UAE: Experts assess readymix and precast demand
RMAD and HPBS, two of the UAE’s leading concrete suppliers, discuss current levels of local demand for readymix and precast, and identify likely trends for 2017
The pre-2009 boom times attracted a raft of new players to the UAE’s concrete sector. All attempted to grab a slice of the action, albeit with varying degrees of quality and success. But economic setbacks – such as the 2008/09 global financial crisis, and the post-2014 oil price decline – have resulted in squeezed margins and a saturated market.
Because of this challenging business environment, the country’s more established concrete suppliers are having to innovate – both operationally and strategically – in order to retain their market positions.
As general manager of Readymix Abu Dhabi (RMAD), a firm that has been supplying concrete to its home emirate for more than 40 years, Robert G Hogan is no stranger to competition. He says that, by focussing on quality and targeting specific markets, RMAD has succeeded in protecting its profit margins.
“RMAD performed well in 2016,” Hogan explains. “The market is still tough, and I think it will remain so for the foreseeable future. Last year, our volume was lower, but we managed to increase our profit margins by targeting the correct jobs.”

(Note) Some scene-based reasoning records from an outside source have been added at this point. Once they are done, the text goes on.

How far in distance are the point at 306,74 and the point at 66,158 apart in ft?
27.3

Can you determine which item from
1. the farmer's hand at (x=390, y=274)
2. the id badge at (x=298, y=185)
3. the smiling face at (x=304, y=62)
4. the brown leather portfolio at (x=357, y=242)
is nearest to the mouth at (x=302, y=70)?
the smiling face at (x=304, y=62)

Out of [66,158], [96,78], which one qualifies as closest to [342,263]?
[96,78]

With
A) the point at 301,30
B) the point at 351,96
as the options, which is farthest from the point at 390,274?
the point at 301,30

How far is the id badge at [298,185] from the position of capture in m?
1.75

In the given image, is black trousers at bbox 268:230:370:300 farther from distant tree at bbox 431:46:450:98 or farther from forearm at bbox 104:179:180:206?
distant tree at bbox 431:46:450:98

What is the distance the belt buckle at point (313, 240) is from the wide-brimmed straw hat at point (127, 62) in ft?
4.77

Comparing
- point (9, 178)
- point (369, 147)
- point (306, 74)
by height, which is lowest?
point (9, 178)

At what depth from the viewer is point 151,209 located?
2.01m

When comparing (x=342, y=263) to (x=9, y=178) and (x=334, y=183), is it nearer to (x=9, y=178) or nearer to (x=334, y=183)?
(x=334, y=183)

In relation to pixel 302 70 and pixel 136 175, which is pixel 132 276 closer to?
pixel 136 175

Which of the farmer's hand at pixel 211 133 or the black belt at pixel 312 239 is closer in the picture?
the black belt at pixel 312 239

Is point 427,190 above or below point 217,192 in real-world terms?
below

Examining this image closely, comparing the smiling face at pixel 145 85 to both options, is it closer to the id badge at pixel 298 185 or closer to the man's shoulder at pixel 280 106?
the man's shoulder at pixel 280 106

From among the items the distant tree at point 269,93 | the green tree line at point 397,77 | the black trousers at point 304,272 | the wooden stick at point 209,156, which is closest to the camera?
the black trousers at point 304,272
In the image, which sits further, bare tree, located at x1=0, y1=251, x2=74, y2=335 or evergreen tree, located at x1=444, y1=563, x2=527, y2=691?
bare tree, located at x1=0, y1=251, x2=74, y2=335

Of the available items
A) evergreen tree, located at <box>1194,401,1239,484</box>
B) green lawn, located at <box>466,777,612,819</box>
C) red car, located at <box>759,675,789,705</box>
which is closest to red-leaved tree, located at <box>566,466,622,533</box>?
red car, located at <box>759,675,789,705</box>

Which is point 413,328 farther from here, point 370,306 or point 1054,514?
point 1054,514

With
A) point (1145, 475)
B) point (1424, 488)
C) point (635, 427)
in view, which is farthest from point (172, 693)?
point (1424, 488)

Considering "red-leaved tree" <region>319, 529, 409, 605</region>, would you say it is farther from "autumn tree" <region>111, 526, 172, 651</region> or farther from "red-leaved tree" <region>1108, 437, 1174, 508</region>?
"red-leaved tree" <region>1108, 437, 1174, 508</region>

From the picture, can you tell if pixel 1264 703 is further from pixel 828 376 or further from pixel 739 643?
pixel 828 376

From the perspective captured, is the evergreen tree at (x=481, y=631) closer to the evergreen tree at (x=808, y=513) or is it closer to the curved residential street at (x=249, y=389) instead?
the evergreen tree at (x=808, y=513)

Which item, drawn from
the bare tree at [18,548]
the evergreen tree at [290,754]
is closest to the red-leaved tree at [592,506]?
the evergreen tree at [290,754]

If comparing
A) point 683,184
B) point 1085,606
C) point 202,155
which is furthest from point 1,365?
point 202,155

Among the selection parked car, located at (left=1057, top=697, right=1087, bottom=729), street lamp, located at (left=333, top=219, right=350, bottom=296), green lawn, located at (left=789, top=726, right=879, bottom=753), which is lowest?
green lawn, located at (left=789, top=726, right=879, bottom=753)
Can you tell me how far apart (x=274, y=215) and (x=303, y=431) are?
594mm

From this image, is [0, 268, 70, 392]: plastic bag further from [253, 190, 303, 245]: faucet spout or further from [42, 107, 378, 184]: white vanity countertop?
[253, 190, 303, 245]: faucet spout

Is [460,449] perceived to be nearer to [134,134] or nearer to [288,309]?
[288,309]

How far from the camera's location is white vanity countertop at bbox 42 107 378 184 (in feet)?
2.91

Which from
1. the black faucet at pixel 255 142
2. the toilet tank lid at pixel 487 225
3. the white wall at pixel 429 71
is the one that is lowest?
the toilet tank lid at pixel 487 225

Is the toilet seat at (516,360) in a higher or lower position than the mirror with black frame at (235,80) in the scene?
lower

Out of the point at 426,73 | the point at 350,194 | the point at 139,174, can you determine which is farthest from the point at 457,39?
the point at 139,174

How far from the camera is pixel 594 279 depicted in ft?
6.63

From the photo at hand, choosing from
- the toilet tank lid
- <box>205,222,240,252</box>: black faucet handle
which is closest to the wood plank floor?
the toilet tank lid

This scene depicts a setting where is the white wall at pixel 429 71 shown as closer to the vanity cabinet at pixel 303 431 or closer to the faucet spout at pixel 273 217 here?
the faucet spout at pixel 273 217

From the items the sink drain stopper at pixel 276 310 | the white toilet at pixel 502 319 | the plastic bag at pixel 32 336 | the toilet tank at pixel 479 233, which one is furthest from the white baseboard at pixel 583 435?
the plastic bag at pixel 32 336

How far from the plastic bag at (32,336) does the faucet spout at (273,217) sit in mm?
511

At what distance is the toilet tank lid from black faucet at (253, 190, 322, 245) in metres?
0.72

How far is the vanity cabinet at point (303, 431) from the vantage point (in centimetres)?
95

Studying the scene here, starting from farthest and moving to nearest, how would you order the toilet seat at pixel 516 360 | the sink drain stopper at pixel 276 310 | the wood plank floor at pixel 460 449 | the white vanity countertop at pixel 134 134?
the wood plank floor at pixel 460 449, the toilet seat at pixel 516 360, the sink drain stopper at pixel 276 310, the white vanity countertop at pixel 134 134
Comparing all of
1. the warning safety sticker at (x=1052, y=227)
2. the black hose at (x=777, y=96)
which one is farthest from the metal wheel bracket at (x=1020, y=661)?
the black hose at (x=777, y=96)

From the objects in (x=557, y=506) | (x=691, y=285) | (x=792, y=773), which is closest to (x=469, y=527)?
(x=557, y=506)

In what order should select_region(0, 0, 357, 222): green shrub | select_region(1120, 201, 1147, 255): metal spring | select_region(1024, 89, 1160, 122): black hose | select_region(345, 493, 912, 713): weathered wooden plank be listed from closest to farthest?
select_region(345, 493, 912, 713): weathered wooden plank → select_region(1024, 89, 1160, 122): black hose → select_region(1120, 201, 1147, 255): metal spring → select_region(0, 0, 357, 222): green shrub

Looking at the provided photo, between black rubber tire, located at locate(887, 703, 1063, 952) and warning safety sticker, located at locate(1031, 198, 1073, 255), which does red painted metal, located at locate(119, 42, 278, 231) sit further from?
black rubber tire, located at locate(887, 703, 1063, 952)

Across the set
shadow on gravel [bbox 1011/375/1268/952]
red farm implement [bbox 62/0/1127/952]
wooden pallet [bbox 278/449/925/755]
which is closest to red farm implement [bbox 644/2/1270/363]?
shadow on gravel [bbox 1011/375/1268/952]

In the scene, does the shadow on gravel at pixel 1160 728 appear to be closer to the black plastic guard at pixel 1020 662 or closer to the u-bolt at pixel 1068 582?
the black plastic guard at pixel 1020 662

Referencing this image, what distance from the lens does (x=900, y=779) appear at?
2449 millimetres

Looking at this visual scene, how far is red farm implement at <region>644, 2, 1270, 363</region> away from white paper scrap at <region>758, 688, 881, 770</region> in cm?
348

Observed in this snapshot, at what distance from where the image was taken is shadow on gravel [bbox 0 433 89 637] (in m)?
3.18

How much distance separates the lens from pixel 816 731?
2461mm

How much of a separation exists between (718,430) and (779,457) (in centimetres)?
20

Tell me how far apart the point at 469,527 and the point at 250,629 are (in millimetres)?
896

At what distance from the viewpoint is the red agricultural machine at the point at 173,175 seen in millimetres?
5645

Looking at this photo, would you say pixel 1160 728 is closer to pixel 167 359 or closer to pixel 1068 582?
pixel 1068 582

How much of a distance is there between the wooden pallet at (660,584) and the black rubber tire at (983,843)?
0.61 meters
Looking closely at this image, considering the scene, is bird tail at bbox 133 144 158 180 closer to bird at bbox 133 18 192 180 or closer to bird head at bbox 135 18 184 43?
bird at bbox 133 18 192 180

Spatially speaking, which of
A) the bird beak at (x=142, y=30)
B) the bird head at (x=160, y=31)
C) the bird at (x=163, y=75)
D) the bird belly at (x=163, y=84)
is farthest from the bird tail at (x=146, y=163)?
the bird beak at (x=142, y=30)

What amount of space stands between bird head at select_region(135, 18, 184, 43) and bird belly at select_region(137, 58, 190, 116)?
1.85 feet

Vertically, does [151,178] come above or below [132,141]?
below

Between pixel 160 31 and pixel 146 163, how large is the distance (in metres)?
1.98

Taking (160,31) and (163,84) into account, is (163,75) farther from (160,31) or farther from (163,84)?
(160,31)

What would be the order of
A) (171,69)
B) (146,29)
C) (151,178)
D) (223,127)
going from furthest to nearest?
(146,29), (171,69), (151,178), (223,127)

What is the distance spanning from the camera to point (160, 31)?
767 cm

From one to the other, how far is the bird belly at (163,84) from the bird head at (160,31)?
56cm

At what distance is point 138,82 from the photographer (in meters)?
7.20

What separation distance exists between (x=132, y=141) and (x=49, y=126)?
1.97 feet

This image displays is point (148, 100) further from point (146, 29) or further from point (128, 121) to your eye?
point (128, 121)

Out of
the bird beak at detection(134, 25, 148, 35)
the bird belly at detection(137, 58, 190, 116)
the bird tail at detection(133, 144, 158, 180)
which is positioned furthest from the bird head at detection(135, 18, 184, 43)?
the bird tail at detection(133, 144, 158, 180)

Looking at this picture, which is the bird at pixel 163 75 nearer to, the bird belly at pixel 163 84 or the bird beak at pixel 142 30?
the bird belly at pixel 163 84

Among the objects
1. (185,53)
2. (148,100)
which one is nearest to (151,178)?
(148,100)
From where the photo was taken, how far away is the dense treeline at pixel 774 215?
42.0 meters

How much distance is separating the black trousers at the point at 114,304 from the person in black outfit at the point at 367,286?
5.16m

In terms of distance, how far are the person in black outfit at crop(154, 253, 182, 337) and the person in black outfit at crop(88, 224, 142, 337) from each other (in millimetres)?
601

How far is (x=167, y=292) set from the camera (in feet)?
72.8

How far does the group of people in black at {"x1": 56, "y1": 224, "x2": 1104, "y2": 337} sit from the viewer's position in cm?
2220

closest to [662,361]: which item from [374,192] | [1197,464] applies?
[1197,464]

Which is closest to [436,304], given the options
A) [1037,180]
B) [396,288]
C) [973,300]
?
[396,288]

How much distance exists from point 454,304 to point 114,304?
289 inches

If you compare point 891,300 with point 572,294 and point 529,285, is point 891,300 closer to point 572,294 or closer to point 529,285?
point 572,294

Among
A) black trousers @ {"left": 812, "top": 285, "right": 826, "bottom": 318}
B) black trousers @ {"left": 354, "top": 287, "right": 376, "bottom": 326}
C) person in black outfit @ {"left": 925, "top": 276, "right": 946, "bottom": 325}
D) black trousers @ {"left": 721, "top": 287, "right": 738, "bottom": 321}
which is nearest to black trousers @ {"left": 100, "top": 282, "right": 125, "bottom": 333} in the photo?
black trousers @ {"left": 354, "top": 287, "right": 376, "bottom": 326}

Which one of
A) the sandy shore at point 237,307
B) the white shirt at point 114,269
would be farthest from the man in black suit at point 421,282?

The UAE’s precast market has also been buoyant of late, according to Bashar Abou Mayaleh, managing director of Hard Precast Building Systems (HPBS). Part of ASGC, the firm enjoyed healthy levels of demand in 2016.
Mayaleh elaborates: “2016 was one of the best years in HPBS’s history. We were successful in developing key partnerships with our clients which, in turn, resulted in securing contracts covering more than 75% of our total production capacity. We ended the year by growing our portfolio, and successfully handing over 27 projects.”
Despite a competitive market, both companies have won large-scale contracts during recent years. In the last 12 months, HPBS has provided precast elements for Etihad Museum, six GEMS schools, and Asian International Private School in Ruwais. The firm’s portfolio also includes a G+37 tower in Dubailand, the tallest building in the GCC to be constructed using a full precast system.
RMAD supported four projects with readymix requirements of more than 100,000m3 in 2016.
“Last year, we supplied concrete for infrastructure works at Abu Dhabi International Airport,” says Hogan. “We’ve completed more than 80% of a contract for Sheikh Zayed Mosque’s visitors’ centre, a job well in excess of 100,000m3. We’re also coming to the end of our contract on Hazza Bin Zayed Stadium.
“The fourth large-scale project, which we’re not even halfway through yet, is National Food Product Company’s (NFPC) production facility in Khalifa Industrial Zone (Kizad). We have a plant on site to ensure sufficient volume and security of supply,” he adds.
But Hogan expects to see fewer large-scale projects in Abu Dhabi in 2017. As such, he says RMAD’s strategy will be to bid on contracts that are beyond the capabilities of its rivals.
“We’re active in the Western Region; out in the desert among the oil and gas fields. It’s incredibly difficult to gain approval to work on these projects, and not everybody is willing to go through the process. But RMAD is; we have the experience and expertise necessary to take on the more technically demanding contracts.
“By pursuing smaller and more difficult jobs, and focussing on less saturated markets, we should be able to maintain our margins.”
This year, HPBS will be taking strategic measures to maintain the momentum it gained in 2016, and to position itself for further growth.
“Our priorities for 2017 will be to strike a strategic balance within our project portfolio, and to provide the best possible quality of service to our clients. We will also look to create alliances with companies working on mega developments, wherein the concept of mass production can be applied to optimise the mould-to-element ratio.”
Similarly, RMAD will work to identify ways to guard its profit margins against what is likely to be a lower-volume year. Hogan says: “We need to target projects that are going to be profitable for us. We’ve walked away from projects in the past, and we’ll continue to do so in 2017 if we don’t think we’re going to get paid.
“Finally, we must do everything we can to minimise waste. The government has increased the cost of utilities for the industrial sector, and the price of diesel is also recovering. We need to maximise efficiency through innovation and staff training,” he concludes.